Look at the following flow chart from the same article, summarizing the process that you should follow for deciding whether blockchains are appropriate for your solution:
- “State” here means data
- “Writer” effectively means a user
- “TTP” means “trusted third party” (e.g., an individual, corporation, government) who can be trusted with your data
- Example: when you use Facebook, the state includes your feed and posts, the writer is you and the TTP is Facebook
The vast majority of apps end at step two or three of the flowchart. Meaning that you don’t need a blockchain.
Blockchain hype vs. cryptocurrency promise
So then why are there so many blockchain startups appearing?
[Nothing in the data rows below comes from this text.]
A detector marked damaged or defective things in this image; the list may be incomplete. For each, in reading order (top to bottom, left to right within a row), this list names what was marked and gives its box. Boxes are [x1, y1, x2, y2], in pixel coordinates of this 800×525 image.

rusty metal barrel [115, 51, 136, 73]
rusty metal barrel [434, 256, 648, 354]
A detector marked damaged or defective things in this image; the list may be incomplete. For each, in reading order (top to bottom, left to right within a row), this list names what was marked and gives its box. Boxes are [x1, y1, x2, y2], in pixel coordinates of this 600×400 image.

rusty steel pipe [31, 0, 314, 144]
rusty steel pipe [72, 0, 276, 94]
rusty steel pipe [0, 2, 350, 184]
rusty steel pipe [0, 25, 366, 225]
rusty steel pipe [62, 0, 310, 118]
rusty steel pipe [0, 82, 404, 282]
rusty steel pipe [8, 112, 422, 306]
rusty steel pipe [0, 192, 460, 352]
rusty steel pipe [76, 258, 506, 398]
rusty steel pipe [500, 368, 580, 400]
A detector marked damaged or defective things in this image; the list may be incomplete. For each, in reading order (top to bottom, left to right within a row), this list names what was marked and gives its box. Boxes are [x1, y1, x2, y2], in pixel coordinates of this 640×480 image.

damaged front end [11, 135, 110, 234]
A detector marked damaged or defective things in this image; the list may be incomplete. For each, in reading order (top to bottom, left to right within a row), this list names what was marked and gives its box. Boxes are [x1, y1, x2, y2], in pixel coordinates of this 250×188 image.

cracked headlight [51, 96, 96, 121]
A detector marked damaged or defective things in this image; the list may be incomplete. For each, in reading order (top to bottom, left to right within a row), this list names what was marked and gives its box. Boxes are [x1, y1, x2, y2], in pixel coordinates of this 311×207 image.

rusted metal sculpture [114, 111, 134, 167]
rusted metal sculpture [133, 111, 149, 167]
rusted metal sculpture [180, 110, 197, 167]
Two words: hype and monetization. The hype around blockchains makes fundraising easier if you’ve got one.
The monetization part is more interesting. By basing your company off of a blockchain, you’re effectively creating a self-contained monetary system, the scarce tokens of which can be exchanged for real money. ICO’s are one way of exploiting this exchangeability, but I sense that we’ve only scratched the surface. The real sea change will be when we stop thinking of apps as products or services that we sell, but rather as interlinked, miniature economies that we profitably participate in — and probably skim off of.
The potential for “apps as economies” is one of the reasons why I’m long on cryptocurrencies, but we’re not there yet. You can’t buy your milk and bread with ether yet. Until that day, blockchains merely offer an inferior technical solution that incurs greater operational complexity, far slower transaction speeds, and a radically new (and relatively untested) security model than traditional distributed web apps.*
- with the exception of a few applications that meet the criteria of the flowchart above (e.g., Bitcoin, Ethereum, Stellar).